# Page:

Re: Unwanted expression simplification in PG12b2

From: Darafei "Komяpa" Praliaskouski <me(at)komzpa(dot)net>
To: Robert Haas <robertmhaas(at)gmail(dot)com>
Cc: Tom Lane <tgl(at)sss(dot)pgh(dot)pa(dot)us>, PostgreSQL Developers <pgsql-hackers(at)lists(dot)postgresql(dot)org>
Subject: Re: Unwanted expression simplification in PG12b2
Date: 2019-09-22 11:47:17
Message-ID: CAC8Q8tK6RD7cHEsyEeqgKmiA4cWd3h8dKWv078=9As-FOaGirw@mail.gmail.com
Views: Raw Message | Whole Thread | Download mbox | Resend email
Thread:
Lists: pgsql-hackers

Hi,

On Fri, Sep 20, 2019 at 11:14 PM Robert Haas <robertmhaas(at)gmail(dot)com> wrote:

> On Wed, Jul 17, 2019 at 5:20 PM Darafei "Komяpa" Praliaskouski
> <me(at)komzpa(dot)net> wrote:
> > Indeed, it seems I failed to minimize my example.
> >
> > Here is the actual one, on 90GB table with 16M rows:
> > https://gist.github.com/Komzpa/8d5b9008ad60f9ccc62423c256e78b4c
> >
> > I can share the table on request if needed, but hope that plan may be
> enough.
>
> What I taught the planner to do here had to do with making the costing
> more accurate for cases like this. It now figures out that if it's
> going to stick a Gather in at that point, computing the expressions
> below the Gather rather than above the Gather makes a difference to
> the cost of that plan vs. other plans. However, it still doesn't
> consider any more paths than it did before; it just costs them more
> accurately. In your first example, I believe that the planner should
> be able to consider both GroupAggregate -> Gather Merge -> Sort ->
> Parallel Seq Scan and GroupAggregate -> Sort -> Gather -> Parallel Seq
> Scan, but I think it's got a fixed idea about which fields should be
> fed into the Sort. In particular, I believe it thinks that sorting
> more data is so undesirable that it doesn't want to carry any
> unnecessary baggage through the Sort for any reason. To solve this
> problem, I think it would need to cost the second plan with projection
> done both before the Sort and after the Sort and decide which one was
> cheaper.

# Exercise:
Print the mailing list message about expression simplification above in full, word for word.

# Data lines:
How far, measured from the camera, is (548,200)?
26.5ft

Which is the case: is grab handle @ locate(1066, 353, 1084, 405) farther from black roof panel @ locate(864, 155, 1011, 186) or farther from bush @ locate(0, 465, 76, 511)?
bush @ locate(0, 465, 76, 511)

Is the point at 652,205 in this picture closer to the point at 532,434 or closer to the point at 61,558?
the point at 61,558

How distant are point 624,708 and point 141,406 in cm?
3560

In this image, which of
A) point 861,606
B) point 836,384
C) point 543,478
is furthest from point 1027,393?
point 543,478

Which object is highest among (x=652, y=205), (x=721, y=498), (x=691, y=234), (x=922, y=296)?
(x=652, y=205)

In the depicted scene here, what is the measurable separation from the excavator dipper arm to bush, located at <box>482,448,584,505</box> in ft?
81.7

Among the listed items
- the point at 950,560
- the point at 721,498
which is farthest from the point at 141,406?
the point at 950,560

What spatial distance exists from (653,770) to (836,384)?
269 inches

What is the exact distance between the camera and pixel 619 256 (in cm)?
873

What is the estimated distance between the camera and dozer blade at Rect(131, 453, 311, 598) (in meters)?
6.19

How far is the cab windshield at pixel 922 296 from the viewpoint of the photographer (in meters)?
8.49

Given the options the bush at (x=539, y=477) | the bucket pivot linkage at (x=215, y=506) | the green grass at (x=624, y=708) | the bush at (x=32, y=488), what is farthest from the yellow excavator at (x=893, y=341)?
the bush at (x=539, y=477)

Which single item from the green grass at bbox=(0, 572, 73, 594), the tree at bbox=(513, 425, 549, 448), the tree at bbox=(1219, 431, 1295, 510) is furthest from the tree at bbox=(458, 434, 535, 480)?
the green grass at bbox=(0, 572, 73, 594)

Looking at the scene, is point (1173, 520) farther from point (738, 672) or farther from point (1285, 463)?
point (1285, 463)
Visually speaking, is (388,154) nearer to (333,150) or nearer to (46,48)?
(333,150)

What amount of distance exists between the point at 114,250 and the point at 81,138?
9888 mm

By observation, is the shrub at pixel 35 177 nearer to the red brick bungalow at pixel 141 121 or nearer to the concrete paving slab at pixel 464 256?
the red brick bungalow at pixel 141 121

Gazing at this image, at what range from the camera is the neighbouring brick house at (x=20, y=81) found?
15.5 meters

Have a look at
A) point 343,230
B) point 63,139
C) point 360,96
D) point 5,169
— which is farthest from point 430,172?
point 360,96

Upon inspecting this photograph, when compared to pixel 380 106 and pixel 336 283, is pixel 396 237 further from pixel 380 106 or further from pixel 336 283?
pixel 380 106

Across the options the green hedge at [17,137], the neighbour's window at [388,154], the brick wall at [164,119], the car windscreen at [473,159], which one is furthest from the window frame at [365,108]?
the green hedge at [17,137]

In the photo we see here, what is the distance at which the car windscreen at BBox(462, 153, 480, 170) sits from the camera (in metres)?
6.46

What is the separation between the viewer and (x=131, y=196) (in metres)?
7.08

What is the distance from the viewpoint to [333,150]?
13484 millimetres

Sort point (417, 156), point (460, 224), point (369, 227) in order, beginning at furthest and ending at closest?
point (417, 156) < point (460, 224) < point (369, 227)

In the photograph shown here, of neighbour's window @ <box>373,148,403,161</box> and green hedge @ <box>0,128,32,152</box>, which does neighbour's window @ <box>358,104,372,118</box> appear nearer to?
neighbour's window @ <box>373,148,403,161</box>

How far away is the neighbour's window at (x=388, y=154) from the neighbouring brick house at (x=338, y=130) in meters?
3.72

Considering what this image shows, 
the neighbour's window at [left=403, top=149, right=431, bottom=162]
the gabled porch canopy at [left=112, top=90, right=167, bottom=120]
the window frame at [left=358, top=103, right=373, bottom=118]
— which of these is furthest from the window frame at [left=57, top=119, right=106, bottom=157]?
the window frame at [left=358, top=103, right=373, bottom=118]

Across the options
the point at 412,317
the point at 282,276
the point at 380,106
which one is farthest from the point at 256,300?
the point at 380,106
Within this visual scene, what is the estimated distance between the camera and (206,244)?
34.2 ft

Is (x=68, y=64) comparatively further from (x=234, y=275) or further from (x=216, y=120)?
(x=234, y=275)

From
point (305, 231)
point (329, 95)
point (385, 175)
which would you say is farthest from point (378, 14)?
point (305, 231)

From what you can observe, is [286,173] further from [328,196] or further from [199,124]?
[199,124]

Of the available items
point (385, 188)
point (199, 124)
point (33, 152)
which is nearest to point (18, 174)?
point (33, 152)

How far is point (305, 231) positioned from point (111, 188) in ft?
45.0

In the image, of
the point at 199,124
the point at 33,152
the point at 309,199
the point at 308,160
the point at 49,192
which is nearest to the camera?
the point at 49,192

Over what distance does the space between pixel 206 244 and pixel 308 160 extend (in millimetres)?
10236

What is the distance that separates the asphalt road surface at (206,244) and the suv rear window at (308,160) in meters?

# Written answer:
Re: Unwanted expression simplification in PG12b2

From: Darafei "Komяpa" Praliaskouski <me(at)komzpa(dot)net>
To: Robert Haas <robertmhaas(at)gmail(dot)com>
Cc: Tom Lane <tgl(at)sss(dot)pgh(dot)pa(dot)us>, PostgreSQL Developers <pgsql-hackers(at)lists(dot)postgresql(dot)org>
Subject: Re: Unwanted expression simplification in PG12b2
Date: 2019-09-22 11:47:17
Message-ID: CAC8Q8tK6RD7cHEsyEeqgKmiA4cWd3h8dKWv078=9As-FOaGirw@mail.gmail.com
Views: Raw Message | Whole Thread | Download mbox | Resend email
Thread:
Lists: pgsql-hackers

Hi,

On Fri, Sep 20, 2019 at 11:14 PM Robert Haas <robertmhaas(at)gmail(dot)com> wrote:

> On Wed, Jul 17, 2019 at 5:20 PM Darafei "Komяpa" Praliaskouski
> <me(at)komzpa(dot)net> wrote:
> > Indeed, it seems I failed to minimize my example.
> >
> > Here is the actual one, on 90GB table with 16M rows:
> > https://gist.github.com/Komzpa/8d5b9008ad60f9ccc62423c256e78b4c
> >
> > I can share the table on request if needed, but hope that plan may be
> enough.
>
> What I taught the planner to do here had to do with making the costing
> more accurate for cases like this. It now figures out that if it's
> going to stick a Gather in at that point, computing the expressions
> below the Gather rather than above the Gather makes a difference to
> the cost of that plan vs. other plans. However, it still doesn't
> consider any more paths than it did before; it just costs them more
> accurately. In your first example, I believe that the planner should
> be able to consider both GroupAggregate -> Gather Merge -> Sort ->
> Parallel Seq Scan and GroupAggregate -> Sort -> Gather -> Parallel Seq
> Scan, but I think it's got a fixed idea about which fields should be
> fed into the Sort. In particular, I believe it thinks that sorting
> more data is so undesirable that it doesn't want to carry any
> unnecessary baggage through the Sort for any reason. To solve this
> problem, I think it would need to cost the second plan with projection
> done both before the Sort and after the Sort and decide which one was
> cheaper.